Como se fosse pouco, por estes dias, os russos divulgaram, e o Governo de Berlin confirmou a sua veracidade de imediato, por receio de que Moscovo divulgasse outros documentos anda mais inquietantes, um extracto de uma longa e comprometedora conversa telefónica entre generais de topo alemães."
Nesta conversa fica claro que a Alemanha, ao contrário da posição pública e oficial do chanceler Scholz, está a preparar o envio de misseis de cruzeiro Tauros, de longo alcance, para a Ucrânia, habilitando as suas forças a desferir golpes severos bem dentro das fronteiras russas.
Ao mesmo tempo, naquilo que é outro acto de guerra reconhecido pelas convenções internacionais, estes dois generais de topo alemães confirmam a presença de tropa britânica na Ucrânia a apoiar o esforço de guerra ucraniano contra a Rússia.
O que, se fosse levada à letra a palavra do Kremlin, tanto de Putin como do seu ministro dos Negócios Estrangeiros, Sergei Lavrov, tecnicamente estes dois países da NATO já estão em situação de guerra com a Rússia...
A par deste cenário arrepiante, a NATO tem em curso, junto à sua fronteira norte e leste, contígua à fronteira russa no Ártico e na geografia nórdica, e à Bielorrússia, no leste, dois exercícios igualmente contíguos geograficamente, o Steadfast Defender 24 e o Nordic Response 24, que agregam mais de 120 mil militares e um vasto leque de armamento pesado e de elevada densidade tecnológica.
Em Moscovo, o Kremlin já disse estar com os olhos postos nestes exercícios, desconfiando que, como o disse Sergei Lavrov, mais cedo ou mais tarde, a NATO vai atacar a Rússia por terra, mar e ar, mas que vai encontrar a Federação Russa preparada.

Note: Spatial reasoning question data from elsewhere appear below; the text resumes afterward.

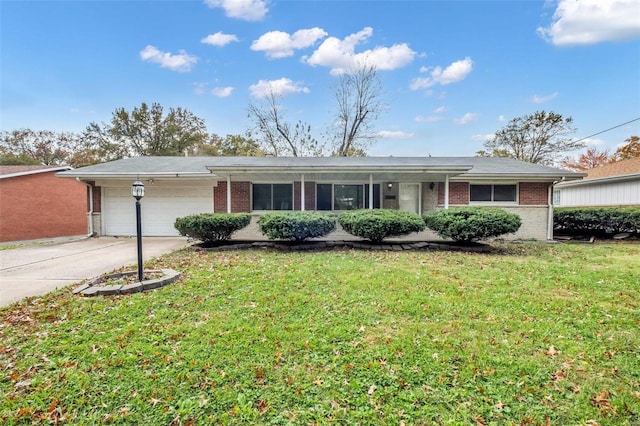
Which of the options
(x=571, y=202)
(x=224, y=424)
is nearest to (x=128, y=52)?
(x=224, y=424)

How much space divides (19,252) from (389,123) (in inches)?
870

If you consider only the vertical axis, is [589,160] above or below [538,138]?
below

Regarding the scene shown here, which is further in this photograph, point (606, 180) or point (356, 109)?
point (356, 109)

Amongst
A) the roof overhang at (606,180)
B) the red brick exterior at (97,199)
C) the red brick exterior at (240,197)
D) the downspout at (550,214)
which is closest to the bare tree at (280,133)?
the red brick exterior at (240,197)

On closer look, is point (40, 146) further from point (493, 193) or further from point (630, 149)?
point (630, 149)

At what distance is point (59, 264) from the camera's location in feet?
22.6

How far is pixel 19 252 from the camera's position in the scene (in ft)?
28.8

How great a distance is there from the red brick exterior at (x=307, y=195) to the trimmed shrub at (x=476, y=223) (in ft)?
16.4

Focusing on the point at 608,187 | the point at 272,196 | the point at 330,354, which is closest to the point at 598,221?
the point at 608,187

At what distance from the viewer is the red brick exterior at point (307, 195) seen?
1174 cm

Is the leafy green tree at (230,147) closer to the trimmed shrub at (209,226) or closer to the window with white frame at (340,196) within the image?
the window with white frame at (340,196)

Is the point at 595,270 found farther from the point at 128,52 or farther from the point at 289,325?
the point at 128,52

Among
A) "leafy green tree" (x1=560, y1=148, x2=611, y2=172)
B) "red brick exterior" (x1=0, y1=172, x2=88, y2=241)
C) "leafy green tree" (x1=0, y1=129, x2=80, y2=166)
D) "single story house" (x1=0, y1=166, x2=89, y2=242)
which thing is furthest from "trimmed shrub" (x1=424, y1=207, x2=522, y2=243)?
"leafy green tree" (x1=0, y1=129, x2=80, y2=166)

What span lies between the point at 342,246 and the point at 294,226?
1.76 m
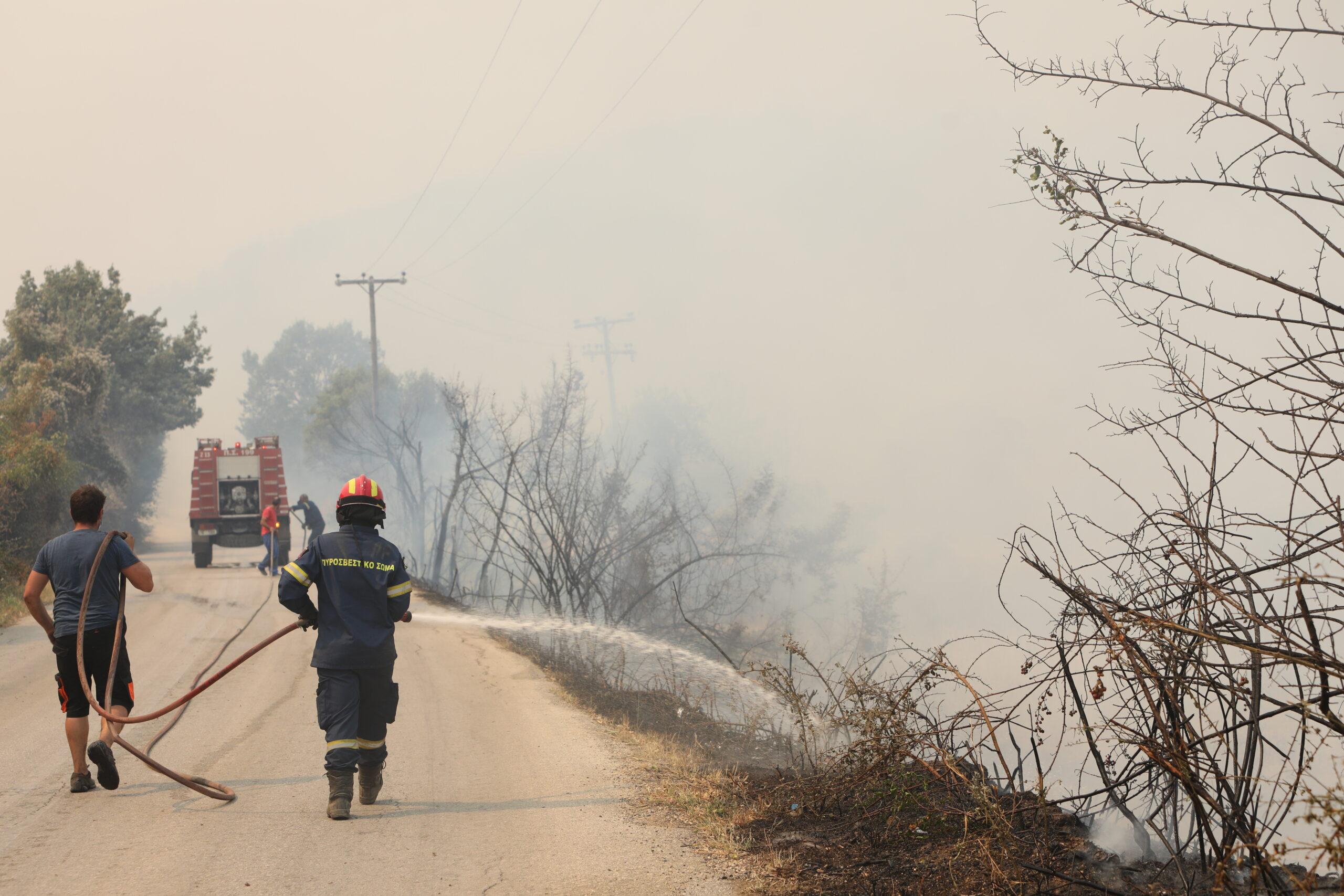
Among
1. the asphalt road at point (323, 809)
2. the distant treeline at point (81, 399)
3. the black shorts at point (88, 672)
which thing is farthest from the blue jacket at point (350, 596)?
the distant treeline at point (81, 399)

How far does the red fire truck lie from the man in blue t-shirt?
18527 mm

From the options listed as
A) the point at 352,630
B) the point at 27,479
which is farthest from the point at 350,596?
the point at 27,479

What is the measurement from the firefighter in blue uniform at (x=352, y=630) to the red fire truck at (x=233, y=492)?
19549mm

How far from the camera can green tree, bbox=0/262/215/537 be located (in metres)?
30.1

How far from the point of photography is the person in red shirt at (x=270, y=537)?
20625 mm

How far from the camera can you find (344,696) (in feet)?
18.6

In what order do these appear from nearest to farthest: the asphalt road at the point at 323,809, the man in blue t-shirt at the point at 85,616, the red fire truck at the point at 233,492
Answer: the asphalt road at the point at 323,809
the man in blue t-shirt at the point at 85,616
the red fire truck at the point at 233,492

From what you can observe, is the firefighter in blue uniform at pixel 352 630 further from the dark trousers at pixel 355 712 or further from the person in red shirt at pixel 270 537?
the person in red shirt at pixel 270 537

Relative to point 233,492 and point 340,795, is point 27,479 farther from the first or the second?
point 340,795

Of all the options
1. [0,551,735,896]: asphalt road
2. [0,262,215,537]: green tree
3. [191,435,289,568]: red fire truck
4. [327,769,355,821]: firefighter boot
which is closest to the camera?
[0,551,735,896]: asphalt road

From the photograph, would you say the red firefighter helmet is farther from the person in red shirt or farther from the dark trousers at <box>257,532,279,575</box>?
the dark trousers at <box>257,532,279,575</box>

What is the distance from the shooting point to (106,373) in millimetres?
32250

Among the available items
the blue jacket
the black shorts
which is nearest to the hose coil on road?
the black shorts

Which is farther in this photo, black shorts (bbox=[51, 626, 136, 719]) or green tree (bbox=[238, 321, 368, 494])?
green tree (bbox=[238, 321, 368, 494])
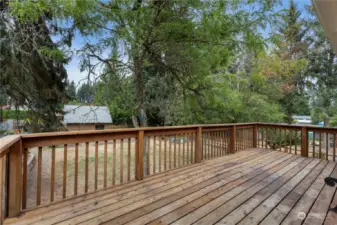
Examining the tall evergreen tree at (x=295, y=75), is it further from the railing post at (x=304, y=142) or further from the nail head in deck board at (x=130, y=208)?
the nail head in deck board at (x=130, y=208)

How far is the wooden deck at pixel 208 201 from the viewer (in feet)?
6.74

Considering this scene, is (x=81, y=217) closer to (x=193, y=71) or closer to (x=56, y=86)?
(x=193, y=71)

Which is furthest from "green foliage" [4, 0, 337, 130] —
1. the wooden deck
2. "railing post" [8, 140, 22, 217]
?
the wooden deck

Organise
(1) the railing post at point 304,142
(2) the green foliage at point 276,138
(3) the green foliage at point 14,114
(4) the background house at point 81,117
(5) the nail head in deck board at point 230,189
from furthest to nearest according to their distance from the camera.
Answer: (2) the green foliage at point 276,138, (1) the railing post at point 304,142, (4) the background house at point 81,117, (3) the green foliage at point 14,114, (5) the nail head in deck board at point 230,189

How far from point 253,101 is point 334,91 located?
6340mm

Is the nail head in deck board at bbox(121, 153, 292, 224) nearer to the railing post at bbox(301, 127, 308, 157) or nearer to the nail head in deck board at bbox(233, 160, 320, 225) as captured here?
the nail head in deck board at bbox(233, 160, 320, 225)

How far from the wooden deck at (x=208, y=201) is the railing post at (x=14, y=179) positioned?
11 cm

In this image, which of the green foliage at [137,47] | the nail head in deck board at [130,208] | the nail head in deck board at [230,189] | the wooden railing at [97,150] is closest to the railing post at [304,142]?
the wooden railing at [97,150]

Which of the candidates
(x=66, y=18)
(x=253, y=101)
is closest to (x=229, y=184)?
(x=66, y=18)

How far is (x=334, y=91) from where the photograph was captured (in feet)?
39.2

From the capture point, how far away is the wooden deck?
2.05 m

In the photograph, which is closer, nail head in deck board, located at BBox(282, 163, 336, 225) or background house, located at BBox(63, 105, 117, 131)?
nail head in deck board, located at BBox(282, 163, 336, 225)

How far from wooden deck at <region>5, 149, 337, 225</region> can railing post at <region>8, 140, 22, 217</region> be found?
0.11 metres

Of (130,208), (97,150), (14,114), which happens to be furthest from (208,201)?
(14,114)
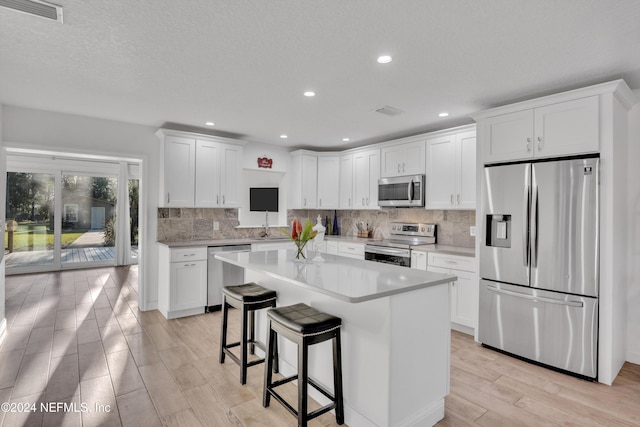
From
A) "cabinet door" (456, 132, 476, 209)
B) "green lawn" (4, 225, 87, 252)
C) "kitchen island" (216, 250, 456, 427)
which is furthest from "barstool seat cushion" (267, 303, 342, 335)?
"green lawn" (4, 225, 87, 252)

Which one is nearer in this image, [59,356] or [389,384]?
[389,384]

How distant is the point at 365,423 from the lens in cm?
204

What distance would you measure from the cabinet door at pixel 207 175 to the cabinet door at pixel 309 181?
148cm

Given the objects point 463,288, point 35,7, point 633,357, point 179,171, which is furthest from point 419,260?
point 35,7

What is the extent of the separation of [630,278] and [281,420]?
3.32 metres

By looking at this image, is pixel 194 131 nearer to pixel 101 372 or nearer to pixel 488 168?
pixel 101 372

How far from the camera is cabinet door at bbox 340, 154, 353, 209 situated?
561 cm

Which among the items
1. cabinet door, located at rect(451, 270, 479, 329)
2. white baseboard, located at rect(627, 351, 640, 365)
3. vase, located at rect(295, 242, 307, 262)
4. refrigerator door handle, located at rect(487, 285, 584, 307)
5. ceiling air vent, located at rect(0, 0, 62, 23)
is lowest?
white baseboard, located at rect(627, 351, 640, 365)

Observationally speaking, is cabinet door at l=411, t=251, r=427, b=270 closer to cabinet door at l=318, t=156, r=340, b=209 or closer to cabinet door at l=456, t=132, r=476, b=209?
cabinet door at l=456, t=132, r=476, b=209

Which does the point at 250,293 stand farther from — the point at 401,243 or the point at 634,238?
the point at 634,238

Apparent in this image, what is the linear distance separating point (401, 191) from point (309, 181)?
1.73 m

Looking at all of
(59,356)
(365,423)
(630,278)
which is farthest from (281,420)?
(630,278)

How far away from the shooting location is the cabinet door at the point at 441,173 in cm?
418

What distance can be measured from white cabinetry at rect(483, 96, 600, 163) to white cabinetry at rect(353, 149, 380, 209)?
6.38 feet
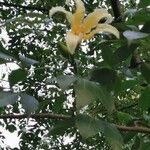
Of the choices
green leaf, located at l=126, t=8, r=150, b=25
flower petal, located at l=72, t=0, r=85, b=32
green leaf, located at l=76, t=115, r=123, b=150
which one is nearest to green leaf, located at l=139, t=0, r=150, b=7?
green leaf, located at l=126, t=8, r=150, b=25

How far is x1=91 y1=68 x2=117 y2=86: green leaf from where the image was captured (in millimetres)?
868

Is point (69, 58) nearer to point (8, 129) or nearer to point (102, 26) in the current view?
point (102, 26)

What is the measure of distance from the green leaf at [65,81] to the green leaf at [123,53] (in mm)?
135

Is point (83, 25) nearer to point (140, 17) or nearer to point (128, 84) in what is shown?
point (140, 17)

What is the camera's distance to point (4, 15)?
359cm

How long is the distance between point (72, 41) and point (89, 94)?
0.14 metres

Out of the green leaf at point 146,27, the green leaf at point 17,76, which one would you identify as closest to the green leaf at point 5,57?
the green leaf at point 17,76

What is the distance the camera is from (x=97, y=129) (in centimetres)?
79

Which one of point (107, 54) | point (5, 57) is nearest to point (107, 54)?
point (107, 54)

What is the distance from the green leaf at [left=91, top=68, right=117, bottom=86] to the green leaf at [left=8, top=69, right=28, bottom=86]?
5.5 inches

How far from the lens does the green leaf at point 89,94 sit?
0.77 metres

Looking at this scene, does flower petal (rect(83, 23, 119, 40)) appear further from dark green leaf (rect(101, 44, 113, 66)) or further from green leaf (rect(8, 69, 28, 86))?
green leaf (rect(8, 69, 28, 86))

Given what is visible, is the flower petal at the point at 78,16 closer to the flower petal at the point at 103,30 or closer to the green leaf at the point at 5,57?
the flower petal at the point at 103,30

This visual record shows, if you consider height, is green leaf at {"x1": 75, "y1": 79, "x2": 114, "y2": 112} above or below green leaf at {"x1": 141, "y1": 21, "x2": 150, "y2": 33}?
below
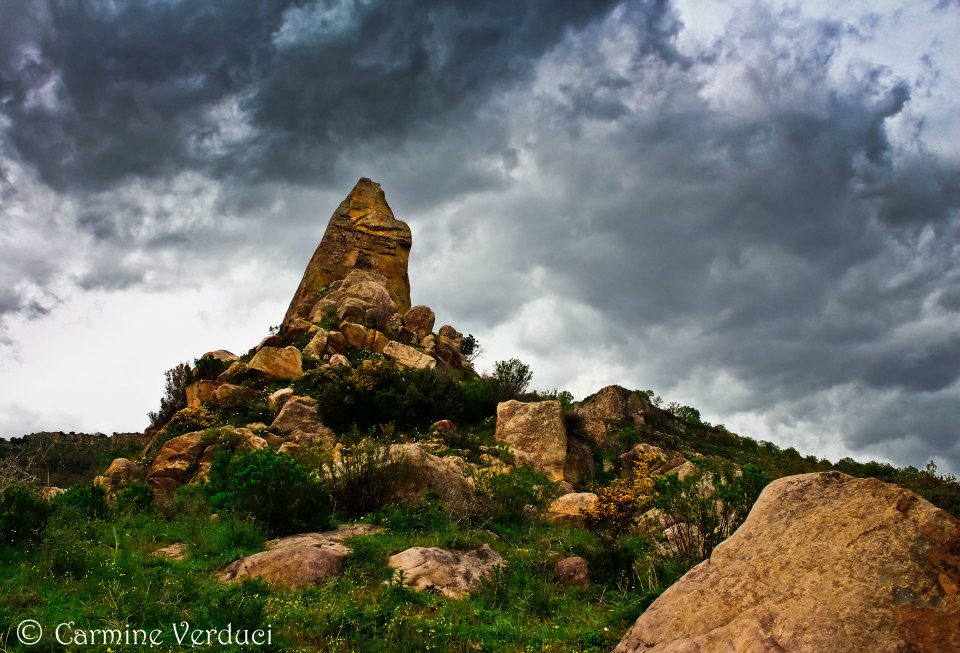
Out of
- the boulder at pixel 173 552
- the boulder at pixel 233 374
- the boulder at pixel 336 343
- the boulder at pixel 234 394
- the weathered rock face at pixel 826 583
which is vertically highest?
the boulder at pixel 336 343

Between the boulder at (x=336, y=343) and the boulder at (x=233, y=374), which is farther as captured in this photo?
the boulder at (x=336, y=343)

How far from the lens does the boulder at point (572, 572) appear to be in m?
8.62

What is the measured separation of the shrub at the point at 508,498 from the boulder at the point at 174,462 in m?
9.38

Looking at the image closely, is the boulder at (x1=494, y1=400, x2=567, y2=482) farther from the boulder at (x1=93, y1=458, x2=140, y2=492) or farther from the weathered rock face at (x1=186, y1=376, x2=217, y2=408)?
the weathered rock face at (x1=186, y1=376, x2=217, y2=408)

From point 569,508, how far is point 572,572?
518 cm

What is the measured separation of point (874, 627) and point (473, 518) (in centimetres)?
790

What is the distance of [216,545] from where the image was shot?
899 cm

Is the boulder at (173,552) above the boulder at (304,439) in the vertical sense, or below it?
below

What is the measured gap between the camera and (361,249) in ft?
131

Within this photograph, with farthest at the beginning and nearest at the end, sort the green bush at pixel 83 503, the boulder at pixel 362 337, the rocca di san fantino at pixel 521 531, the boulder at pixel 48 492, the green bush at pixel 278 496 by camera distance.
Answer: the boulder at pixel 362 337 → the boulder at pixel 48 492 → the green bush at pixel 83 503 → the green bush at pixel 278 496 → the rocca di san fantino at pixel 521 531

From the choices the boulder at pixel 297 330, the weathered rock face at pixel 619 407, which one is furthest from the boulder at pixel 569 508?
the boulder at pixel 297 330

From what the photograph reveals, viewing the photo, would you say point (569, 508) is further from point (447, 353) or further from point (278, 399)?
point (447, 353)

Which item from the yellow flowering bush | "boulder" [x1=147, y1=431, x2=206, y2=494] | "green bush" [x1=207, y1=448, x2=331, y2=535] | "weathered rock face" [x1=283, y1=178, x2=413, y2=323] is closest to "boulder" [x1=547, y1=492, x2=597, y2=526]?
the yellow flowering bush

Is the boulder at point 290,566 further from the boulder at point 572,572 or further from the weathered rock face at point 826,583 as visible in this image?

Para, como sublinhou Putin no recente discurso à Nação, lhes fazer chegar um castigo como nunca visto no passado, sempre que a Rússia foi invadida, tendo em mente os casos dos nazis alemães na II Guerra Mundial e os franceses de Napoleão Bonaparte em 1812.
Quem é Nuland? (Perfil no jornal ECO)
A diplomata norte-americana desempenhou um papel importante na resposta dos EUA à guerra na Ucrânia, tendo sido alvo frequente de críticas pelas suas opiniões acerca da Rússia.
Nuland trabalhou na embaixada dos Estados Unidos em Moscovo na década de 1990, durante a qual se deu a dissolução da União Soviética, e estava na cidade durante a tentativa de golpe contra o antigo presidente russo Boris Yeltsin.
Posteriormente, tornou-se embaixadora do país na NATO, antes de ser nomeada porta-voz do Departamento de Estado sob o comando da antiga secretária Hillary Clinton, durante o primeiro mandato do ex-presidente Barack Obama.
Durante a administração Obama serviu ainda como Secretária de Estado adjunta para a Europa, mas abandonou o cargo depois da eleição de Donald Trump em 2016.
Voltou ao Governo norte-americano já na presidência de Joe Biden, como subsecretária de Estado para Assuntos Políticos.
Em 2014, em plena Revolução de Maidan na Ucrânia, ficou conhecida por ter declarado "Que se lixe a UE!" durante uma conversa telefónica com o embaixador dos EUA no país, Geoffrey Pyatt, que foi filtrada para o YouTube.
Nuland criticava a hesitação da Europa em relação aos protestos pró-democracia.
Até meados de fevereiro, desempenhou as funções de vice-secretária de Estado interina, na sequência da reforma de Wendy Sherman em julho do ano passado.